Despite total bioelements content, the amount provided by mushroom consumption is not always enough to meet nutritional requirements of humans if the bioavailability is low, as for non-heme Fe or Zn. According to Kalac and Svoboda [48], the bioavailability of iron in mushrooms is considerably high and human body can absorb up to 90% of the available form.

4. Materials and Methods

4.1. Reagents and Standards

Zinc hydroaspartate (C8H12N2O8Zn) was obtained from Farmapol (Poznań, Poland), zinc sulfate (ZnSO4⋅7H2O) from OUM-7, (Łódź, Poland) and sodium selenite (Na2SeO3) from Sigma-Aldrich (St. Louis, MO, USA). Water (four times distilled) with a conductivity of less than 1 µS cm−1 was obtained using an S2-97A2 distillation apparatus (ChemLand, Stargard Szczecin, Poland).
Standards of organic compounds: p-hydroxybenzoic acids were obtained from Fluka (Chemie AG, Germany), and gallic acid, 3-4-dihydroxyphenylacetic acid, syringc acid, cinnamic acid, protocatechuic acid, lovastatin, 2,2-Diphenyl-1-picrylhydrazyl (DPPH˙) radical, Folin & Ciocalteu’s phenol reagent from Sigma-Aldrich (St. Louis, MO, USA). HPLC-grade methanol, phosphoric acid, acetic acid, and acetonitrile from Merck (Darmstadt, Germany). Concentrated HNO3 Suprapur®, and H2O2 Suprapur® from Merck (Darmstad, Germany).
Chemicals for Oddoux medium: glucose, maltose extract, casein hydrolysate, L-asparagine, adenine, and yeast extract were purchased from Sigma-Aldrich (St. Louis, MO, USA). NH4Cl, KH2PO4, MgSO4⋅7H2O, CaCl2⋅6H2O, FeCl3, MnSO4⋅H2O, from PPH Golpharm (Kraków, Poland). Growing medium, namely wheat straw and beech sawdust, were bought from a local producer as a homogeneous batch.
HClO solution was manufactured by Unilever (Nyírbátor, Hungary), n-hexane, chloroform, were purchased from Merck (Darmstad, Germany).

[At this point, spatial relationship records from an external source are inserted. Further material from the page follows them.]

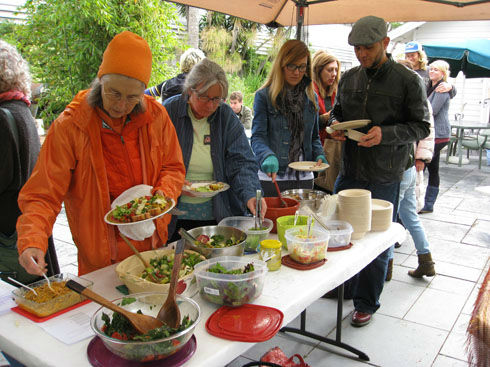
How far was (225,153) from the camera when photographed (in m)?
2.52

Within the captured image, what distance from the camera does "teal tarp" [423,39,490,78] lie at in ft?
28.2

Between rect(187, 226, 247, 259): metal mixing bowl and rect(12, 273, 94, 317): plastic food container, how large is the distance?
50 cm

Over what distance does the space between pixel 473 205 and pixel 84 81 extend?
6.67 meters

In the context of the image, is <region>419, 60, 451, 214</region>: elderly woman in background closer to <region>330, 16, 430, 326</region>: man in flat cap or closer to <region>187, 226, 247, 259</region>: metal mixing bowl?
<region>330, 16, 430, 326</region>: man in flat cap

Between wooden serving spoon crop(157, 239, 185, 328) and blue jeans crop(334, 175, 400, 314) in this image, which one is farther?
blue jeans crop(334, 175, 400, 314)

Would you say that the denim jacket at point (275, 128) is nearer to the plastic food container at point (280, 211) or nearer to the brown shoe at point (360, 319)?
the plastic food container at point (280, 211)

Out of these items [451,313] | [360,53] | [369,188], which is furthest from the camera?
[451,313]

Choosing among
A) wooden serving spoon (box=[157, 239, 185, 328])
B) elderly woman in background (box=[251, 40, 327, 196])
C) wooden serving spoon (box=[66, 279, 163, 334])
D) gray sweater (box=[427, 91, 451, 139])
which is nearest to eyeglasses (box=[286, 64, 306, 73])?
elderly woman in background (box=[251, 40, 327, 196])

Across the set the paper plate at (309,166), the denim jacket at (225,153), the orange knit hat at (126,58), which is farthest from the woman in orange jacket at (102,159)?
the paper plate at (309,166)

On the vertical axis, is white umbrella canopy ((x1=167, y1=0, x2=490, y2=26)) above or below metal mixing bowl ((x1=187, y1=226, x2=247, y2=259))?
above

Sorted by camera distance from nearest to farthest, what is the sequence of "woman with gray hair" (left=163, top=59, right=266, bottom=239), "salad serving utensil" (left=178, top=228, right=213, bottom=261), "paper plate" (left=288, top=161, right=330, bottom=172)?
"salad serving utensil" (left=178, top=228, right=213, bottom=261) → "woman with gray hair" (left=163, top=59, right=266, bottom=239) → "paper plate" (left=288, top=161, right=330, bottom=172)

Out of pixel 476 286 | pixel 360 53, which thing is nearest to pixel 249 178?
pixel 360 53

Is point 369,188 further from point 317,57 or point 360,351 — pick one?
point 317,57

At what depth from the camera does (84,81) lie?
718 centimetres
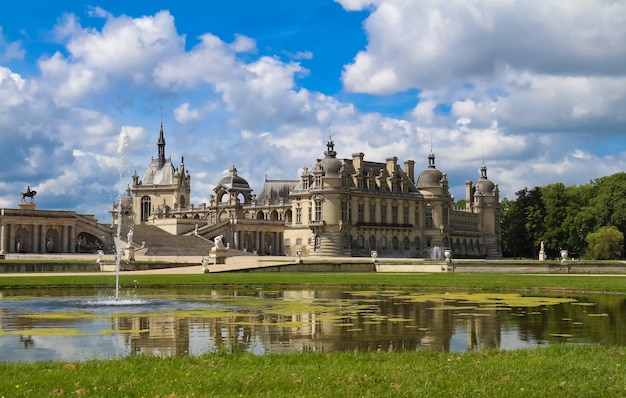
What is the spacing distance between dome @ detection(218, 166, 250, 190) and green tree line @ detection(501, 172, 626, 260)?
131 feet

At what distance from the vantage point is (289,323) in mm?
22719

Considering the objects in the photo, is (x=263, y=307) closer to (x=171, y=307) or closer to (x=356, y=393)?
(x=171, y=307)

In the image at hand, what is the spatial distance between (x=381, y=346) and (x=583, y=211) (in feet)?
316

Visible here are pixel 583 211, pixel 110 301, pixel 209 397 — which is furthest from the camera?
pixel 583 211

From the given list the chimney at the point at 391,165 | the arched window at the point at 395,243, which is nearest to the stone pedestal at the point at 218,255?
the arched window at the point at 395,243

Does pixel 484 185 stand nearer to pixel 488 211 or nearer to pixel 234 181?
pixel 488 211

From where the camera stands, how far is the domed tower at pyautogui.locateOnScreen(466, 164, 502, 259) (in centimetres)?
12575

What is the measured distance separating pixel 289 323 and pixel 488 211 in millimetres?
107850

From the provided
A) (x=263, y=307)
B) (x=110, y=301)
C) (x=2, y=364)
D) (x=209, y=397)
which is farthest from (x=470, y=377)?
(x=110, y=301)

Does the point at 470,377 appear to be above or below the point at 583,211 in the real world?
below

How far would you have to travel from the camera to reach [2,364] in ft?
45.8

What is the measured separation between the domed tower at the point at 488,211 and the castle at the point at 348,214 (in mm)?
153

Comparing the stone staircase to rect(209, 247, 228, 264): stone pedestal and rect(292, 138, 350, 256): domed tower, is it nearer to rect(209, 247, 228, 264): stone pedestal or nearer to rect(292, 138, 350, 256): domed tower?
rect(292, 138, 350, 256): domed tower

4.2. Pleurotus Eryngii Materials

The P. eryngii explants for the generation of the in vitro cultures were provided courtesy of the prof. Marek Siwulski, Poznań University of Life Sciences. Representative voucher specimens were deposited at the Department of Pharmaceutical Botany, Jagiellonian University Medical College, Kraków, Poland. In order to conduct the experiment, in vitro cultures of P. eryngii were grown on a modified liquid medium with composition according to Oddoux.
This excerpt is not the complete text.